Serraturieri: Antonio Cattani vs Tommaso Banchetti
La figura del serraturiere professionista è oggi sempre più centrale nel panorama della sicurezza di abitazioni e aziende, in un contesto in cui le tecniche di effrazione evolvono rapidamente e la tecnologia applicata ai sistemi di chiusura diventa sempre più sofisticata. A raccontare come è cambiato il mestiere e quale ruolo rivestano formazione e aggiornamento continuo sono Antonio Cattani e Tommaso Banchetti, entrambi soci ERSI (Esperti in Sicurezza), protagonisti di un’intervista doppia.
Antonio Cattani affonda le sue radici professionali nella storica falegnameria di famiglia attiva dal 1969. L’incontro con il mondo delle serrature avviene nei primi anni Novanta, durante un corso di aggiornamento in Inghilterra, dove scopre per la prima volta il concetto di serraturiere con laboratorio mobile, una vera innovazione per l’epoca. Da lì nasce una delle prime attività di questo tipo in Italia. Oggi Cattani opera prevalentemente nella provincia di Parma, ma viene spesso chiamato anche fuori regione per interventi complessi e delicati. Attualmente ricopre il ruolo di Vice Presidente ERSI, oltre a essere coordinatore dei capitoli tecnici e docente nei corsi di aggiornamento.
Tommaso Banchetti è invece un figlio d’arte: cresce tra chiavi, serrature e casseforti nel centro “Chiavi e Serrature” aperto dai genitori nel 1995 a Falconara Marittima (AN). Dopo l’ingresso a pieno titolo nell’attività di famiglia, nel 2015 entra in ERSI, dove consegue le certificazioni di serraturiere e tecnico di casseforti. Nel 2019 viene eletto referente nazionale ERSI per i sistemi elettronici, diventando uno dei punti di riferimento per un settore in forte espansione. Dal 2022, il centro di Falconara Marittima è anche sede territoriale ERSI per il Centro Italia.

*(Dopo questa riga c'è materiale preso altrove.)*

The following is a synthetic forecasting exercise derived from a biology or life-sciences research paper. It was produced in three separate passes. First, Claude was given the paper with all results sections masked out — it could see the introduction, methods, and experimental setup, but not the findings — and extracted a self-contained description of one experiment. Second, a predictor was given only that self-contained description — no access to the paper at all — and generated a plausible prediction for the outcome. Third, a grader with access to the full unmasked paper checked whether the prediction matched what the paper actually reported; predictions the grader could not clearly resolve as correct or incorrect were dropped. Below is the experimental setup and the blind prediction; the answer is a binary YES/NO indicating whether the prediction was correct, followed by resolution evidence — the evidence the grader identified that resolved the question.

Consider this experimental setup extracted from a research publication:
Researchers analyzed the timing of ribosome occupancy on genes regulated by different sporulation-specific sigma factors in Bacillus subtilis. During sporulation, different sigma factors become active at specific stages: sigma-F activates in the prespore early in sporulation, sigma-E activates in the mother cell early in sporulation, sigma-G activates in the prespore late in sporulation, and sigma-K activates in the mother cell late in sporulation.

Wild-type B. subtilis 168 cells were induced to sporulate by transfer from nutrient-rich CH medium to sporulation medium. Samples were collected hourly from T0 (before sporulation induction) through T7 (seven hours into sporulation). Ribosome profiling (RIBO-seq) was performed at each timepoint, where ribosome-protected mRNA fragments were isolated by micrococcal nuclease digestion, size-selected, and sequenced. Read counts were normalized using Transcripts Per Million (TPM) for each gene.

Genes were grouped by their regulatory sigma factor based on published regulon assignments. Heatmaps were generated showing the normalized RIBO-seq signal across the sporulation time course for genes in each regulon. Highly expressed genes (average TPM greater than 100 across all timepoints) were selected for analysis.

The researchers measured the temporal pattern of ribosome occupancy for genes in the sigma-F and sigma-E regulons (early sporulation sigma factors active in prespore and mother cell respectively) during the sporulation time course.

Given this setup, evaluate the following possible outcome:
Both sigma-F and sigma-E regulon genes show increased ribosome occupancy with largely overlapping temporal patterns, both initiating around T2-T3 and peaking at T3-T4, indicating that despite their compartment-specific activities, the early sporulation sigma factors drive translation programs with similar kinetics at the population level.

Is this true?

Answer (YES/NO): NO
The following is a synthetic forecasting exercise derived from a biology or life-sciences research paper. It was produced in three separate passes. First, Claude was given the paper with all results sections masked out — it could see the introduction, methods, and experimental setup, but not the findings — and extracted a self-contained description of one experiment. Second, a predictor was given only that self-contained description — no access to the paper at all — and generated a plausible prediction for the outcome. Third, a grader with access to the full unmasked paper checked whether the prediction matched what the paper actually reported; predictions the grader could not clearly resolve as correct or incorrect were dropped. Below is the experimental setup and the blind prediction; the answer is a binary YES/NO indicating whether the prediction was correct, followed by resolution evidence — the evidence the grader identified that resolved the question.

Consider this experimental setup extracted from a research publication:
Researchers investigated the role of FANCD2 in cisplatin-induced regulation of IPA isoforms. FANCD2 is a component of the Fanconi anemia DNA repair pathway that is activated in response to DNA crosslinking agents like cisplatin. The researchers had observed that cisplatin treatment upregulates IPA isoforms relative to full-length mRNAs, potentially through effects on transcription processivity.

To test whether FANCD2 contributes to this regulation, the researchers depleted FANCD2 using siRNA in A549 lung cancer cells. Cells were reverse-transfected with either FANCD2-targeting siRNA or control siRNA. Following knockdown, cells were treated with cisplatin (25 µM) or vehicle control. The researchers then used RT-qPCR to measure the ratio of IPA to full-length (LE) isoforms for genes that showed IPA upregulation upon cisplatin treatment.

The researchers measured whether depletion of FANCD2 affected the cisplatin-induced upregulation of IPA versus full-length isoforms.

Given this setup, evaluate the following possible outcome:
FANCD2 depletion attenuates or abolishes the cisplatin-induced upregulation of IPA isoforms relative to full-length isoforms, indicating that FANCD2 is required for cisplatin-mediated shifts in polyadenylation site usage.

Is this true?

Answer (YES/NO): YES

Dalle serrature meccaniche ai sistemi elettronici avanzati
Le richieste dei clienti riflettono l’evoluzione del mercato della sicurezza. Per Antonio Cattani, gli interventi più frequenti riguardano aperture porte, cambi serrature e interventi manipolativi, affiancati da attività più specialistiche come la certificazione di cilindri di alta sicurezza.

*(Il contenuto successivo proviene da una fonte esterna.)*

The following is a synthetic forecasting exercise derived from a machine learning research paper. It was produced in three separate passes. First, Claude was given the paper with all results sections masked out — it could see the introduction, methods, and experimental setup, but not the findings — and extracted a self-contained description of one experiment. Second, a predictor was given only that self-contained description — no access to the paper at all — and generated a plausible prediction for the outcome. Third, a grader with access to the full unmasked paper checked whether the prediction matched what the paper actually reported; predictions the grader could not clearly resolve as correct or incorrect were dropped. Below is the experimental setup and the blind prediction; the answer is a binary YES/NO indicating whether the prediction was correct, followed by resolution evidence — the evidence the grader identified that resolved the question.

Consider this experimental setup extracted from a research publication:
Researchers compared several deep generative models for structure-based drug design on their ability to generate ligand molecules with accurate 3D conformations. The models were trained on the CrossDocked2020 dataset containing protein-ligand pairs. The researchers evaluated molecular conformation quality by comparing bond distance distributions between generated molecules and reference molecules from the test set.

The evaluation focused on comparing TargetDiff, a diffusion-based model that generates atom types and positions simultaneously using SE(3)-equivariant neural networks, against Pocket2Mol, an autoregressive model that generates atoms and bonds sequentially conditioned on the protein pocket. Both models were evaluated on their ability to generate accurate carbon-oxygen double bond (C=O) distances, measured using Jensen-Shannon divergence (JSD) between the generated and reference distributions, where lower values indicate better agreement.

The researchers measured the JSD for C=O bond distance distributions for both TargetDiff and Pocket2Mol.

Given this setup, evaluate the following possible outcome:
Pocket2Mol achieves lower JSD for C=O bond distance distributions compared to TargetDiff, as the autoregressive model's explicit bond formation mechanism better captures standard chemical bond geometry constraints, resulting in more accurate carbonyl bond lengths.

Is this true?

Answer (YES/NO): NO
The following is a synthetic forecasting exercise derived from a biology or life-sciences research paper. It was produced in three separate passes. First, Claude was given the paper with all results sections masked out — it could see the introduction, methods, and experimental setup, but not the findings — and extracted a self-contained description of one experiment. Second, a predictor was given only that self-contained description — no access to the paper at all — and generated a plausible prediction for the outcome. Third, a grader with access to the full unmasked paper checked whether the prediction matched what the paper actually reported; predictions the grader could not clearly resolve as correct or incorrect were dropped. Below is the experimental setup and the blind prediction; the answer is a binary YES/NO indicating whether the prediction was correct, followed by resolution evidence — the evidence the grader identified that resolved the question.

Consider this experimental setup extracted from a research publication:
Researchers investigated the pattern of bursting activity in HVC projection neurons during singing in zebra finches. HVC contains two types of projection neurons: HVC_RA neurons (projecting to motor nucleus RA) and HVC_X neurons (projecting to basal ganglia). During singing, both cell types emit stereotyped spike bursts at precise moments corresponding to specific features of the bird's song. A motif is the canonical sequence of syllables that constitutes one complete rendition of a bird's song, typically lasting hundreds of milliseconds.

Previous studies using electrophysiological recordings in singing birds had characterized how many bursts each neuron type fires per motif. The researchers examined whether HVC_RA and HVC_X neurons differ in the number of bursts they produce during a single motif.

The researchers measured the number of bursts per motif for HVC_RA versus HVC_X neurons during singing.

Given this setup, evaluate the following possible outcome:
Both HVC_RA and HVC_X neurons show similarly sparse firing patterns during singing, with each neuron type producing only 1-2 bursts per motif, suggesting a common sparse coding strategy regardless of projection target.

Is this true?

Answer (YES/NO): NO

Tommaso Banchetti evidenzia invece un forte aumento della domanda di sistemi elettronici per la sicurezza, soprattutto in ambito residenziale: automazioni per porte, controllo accessi, biometria e radiofrequenza. Nel settore aziendale, le richieste diventano ancora più articolate e includono soluzioni integrate di gestione, controllo e automazione, fondamentali per supportare organizzazioni sempre più complesse.

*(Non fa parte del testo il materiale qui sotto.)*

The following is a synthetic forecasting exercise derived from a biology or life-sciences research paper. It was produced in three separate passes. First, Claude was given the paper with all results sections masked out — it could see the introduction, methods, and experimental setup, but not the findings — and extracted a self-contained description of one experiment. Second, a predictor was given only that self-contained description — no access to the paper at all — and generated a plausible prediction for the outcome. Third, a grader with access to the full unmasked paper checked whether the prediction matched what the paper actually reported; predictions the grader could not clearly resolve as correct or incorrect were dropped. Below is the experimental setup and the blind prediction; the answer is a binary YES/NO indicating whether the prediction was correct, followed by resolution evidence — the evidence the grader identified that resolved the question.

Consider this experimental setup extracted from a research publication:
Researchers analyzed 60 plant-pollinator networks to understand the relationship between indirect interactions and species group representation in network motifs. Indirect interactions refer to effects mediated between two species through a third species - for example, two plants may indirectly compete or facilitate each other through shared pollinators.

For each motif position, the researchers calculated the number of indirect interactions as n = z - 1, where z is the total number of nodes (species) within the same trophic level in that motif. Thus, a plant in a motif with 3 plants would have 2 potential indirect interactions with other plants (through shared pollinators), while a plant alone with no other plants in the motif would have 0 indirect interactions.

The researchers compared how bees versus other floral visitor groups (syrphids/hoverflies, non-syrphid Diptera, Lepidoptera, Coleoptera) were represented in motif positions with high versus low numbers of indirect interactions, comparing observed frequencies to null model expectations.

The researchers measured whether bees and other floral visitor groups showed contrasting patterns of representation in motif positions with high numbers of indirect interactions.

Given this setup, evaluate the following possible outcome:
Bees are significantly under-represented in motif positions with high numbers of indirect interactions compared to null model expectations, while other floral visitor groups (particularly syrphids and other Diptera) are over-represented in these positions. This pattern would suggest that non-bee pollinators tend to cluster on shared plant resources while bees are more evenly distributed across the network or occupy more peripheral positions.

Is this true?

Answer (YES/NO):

Formazione continua: un elemento chiave per la sicurezza
Entrambi concordano su un punto: oggi non può esistere sicurezza senza formazione continua. Negli ultimi anni, i produttori hanno sviluppato sistemi di chiusura sempre più avanzati, ma parallelamente sono cresciute anche le competenze e gli strumenti dei malintenzionati. Questo rende indispensabile l’aggiornamento costante del serraturiere, sia in ambito meccanico sia elettronico.
Un ulteriore problema è rappresentato dall’assenza di una vera barriera normativa all’accesso alla professione, che consente a operatori non qualificati di proporsi sul mercato, spesso con risultati scadenti o, nei casi peggiori, con vere e proprie truffe. Da qui l’importanza di affidarsi a serraturieri certificati e riconosciuti, come quelli aderenti a ERSI.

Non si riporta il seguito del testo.